Sono milioni gli abitanti che tutti i giorni prendono treni e metropolitane per recarsi a lavoro e spostarsi senza auto all’interno della propria città. E ad essi mi rivolgo: i ricercatori della Southampton University hanno rilevato una preoccupante correlazione tra i metalli sprigionati nell’aria dai treni che corrono lungo i binari ed il rischio di ammalarsi di asma, cancro ai polmoni e malattie cardiovascolari.

C’era bisogno di uno studio per arrivare a queste conclusioni?
Da anni i medici ci consigliano di staccare il fine settimana e di portare i nostri figli in campagna o in riva al mare dove l’aria dovrebbe essere pura ed incontaminata.
Purtroppo dietro le parole “economia, lavoro e soldi” si celano sempre più rischi per la nostra salute.

I metalli rilasciati nell’aria sono di dimensioni talmente piccole da riuscire ad entrare al nostro interno ed accumularsi. Tecnicamente possiamo parlare di particolato.

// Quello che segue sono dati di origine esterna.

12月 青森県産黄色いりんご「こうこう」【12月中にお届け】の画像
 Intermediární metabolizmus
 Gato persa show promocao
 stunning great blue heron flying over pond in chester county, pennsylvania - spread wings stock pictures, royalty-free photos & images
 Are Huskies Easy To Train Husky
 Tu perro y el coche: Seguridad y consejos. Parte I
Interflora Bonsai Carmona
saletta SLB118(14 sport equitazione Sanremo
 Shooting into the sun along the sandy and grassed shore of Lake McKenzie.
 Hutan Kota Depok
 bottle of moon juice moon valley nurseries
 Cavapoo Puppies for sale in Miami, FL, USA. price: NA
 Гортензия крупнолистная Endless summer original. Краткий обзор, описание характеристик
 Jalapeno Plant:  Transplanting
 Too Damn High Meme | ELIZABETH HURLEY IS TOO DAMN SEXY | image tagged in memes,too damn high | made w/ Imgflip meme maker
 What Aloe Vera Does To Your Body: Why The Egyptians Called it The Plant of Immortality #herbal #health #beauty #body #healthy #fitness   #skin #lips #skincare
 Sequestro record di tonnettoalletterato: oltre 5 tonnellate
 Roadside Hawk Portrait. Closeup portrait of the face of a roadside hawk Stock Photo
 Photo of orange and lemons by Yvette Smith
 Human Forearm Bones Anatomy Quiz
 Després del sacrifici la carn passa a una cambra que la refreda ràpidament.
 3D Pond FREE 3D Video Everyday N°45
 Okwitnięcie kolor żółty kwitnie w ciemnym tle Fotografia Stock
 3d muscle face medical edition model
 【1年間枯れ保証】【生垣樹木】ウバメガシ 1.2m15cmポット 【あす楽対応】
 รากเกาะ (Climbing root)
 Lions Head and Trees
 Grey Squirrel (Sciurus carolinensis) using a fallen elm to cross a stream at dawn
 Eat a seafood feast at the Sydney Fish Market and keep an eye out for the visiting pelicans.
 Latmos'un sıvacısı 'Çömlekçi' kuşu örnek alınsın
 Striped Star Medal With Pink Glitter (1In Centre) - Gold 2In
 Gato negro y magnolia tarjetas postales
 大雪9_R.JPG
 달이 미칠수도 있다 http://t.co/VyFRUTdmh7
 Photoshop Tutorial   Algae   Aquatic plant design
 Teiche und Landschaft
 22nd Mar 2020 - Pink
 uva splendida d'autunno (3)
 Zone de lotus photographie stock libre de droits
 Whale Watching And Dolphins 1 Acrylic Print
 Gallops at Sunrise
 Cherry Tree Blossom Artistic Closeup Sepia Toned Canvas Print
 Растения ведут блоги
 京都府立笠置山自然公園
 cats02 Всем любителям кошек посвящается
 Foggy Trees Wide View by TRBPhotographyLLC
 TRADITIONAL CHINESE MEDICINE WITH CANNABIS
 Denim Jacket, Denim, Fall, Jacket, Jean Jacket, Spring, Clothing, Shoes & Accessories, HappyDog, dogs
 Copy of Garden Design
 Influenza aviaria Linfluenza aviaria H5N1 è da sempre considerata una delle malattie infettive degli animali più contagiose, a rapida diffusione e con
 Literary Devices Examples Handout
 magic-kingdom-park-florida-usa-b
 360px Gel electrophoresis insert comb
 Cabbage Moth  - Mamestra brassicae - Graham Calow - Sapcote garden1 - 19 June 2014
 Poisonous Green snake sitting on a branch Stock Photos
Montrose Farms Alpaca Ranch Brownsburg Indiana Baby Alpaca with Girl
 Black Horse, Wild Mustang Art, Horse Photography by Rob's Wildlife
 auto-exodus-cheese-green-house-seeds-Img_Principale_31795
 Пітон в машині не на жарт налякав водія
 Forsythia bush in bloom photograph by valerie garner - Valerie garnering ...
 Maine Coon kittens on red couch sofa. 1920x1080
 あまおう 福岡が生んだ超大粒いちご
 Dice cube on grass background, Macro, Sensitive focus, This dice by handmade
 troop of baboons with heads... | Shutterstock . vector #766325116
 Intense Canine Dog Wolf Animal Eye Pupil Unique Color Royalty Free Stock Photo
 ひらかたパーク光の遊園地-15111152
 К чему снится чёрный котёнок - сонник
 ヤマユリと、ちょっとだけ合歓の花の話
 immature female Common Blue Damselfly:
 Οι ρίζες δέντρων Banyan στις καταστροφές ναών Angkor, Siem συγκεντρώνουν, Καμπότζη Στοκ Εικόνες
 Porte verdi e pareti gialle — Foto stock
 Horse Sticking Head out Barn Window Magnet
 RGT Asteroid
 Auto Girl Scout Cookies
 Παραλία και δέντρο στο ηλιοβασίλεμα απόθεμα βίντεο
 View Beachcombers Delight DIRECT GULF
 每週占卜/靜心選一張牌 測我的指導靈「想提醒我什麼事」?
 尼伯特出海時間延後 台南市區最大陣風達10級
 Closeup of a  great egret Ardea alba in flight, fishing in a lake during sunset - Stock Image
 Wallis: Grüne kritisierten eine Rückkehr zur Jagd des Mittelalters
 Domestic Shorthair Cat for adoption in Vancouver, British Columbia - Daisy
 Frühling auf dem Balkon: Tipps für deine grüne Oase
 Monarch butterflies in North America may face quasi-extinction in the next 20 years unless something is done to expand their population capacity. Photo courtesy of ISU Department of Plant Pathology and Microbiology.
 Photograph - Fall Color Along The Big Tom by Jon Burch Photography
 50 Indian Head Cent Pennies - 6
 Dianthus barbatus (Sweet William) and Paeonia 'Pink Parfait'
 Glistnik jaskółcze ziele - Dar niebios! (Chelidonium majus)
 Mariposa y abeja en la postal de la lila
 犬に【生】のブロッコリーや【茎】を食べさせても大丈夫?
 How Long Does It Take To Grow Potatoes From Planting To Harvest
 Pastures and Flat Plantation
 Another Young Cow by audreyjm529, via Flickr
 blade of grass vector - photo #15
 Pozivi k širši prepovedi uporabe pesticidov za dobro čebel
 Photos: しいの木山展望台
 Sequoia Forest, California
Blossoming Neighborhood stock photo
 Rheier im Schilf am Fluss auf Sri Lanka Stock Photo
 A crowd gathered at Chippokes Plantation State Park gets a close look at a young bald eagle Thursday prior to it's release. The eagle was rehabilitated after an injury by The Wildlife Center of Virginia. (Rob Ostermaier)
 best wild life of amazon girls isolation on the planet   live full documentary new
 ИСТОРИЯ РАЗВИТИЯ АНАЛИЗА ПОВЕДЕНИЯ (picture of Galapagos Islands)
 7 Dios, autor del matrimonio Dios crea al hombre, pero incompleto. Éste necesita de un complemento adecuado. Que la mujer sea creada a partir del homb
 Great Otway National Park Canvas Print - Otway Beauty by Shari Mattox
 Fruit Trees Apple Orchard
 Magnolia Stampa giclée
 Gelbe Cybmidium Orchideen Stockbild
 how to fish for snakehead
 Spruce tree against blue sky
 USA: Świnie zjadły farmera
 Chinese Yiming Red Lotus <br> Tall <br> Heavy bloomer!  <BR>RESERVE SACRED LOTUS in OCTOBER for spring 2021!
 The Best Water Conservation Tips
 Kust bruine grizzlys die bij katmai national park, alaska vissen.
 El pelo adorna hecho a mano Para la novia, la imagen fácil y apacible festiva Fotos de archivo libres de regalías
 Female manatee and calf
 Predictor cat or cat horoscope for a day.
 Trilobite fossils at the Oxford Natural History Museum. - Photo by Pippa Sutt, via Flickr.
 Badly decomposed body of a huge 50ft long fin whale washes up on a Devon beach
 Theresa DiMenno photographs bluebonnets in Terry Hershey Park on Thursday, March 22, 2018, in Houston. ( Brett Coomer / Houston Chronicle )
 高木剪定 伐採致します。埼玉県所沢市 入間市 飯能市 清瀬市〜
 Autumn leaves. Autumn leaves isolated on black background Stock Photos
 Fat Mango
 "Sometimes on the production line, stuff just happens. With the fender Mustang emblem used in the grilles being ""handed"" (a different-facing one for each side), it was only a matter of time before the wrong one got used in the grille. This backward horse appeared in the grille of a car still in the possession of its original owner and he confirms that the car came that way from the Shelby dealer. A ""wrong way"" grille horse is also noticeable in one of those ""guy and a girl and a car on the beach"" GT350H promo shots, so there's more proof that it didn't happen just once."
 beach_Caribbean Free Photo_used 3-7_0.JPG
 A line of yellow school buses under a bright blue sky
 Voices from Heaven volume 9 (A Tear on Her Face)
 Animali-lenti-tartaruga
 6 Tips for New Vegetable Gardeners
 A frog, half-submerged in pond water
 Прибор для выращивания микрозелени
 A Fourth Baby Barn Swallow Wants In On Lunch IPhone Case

Ecco dettagli più agghiaccianti:

Matt Loxham, medico biologo, ha raccolto dell’aria contaminata di una città europea, della quale non si è voluto rivelare il nome per non creare allarmismi e probabilmente anche per evitare costosissime cause (ormai gli avvocati stanno diventando tanto comuni quanto l’aspirina) . Il particolato è stato raccolto attraverso 10 sole ore di esposizione all’area metropolitano del supporto che avrebbe intrappolato il campione da analizzare. Le ore scelte erano le classiche ore di punta: mattina (per andare a lavoro), pranzo, sera (ritorno a casa).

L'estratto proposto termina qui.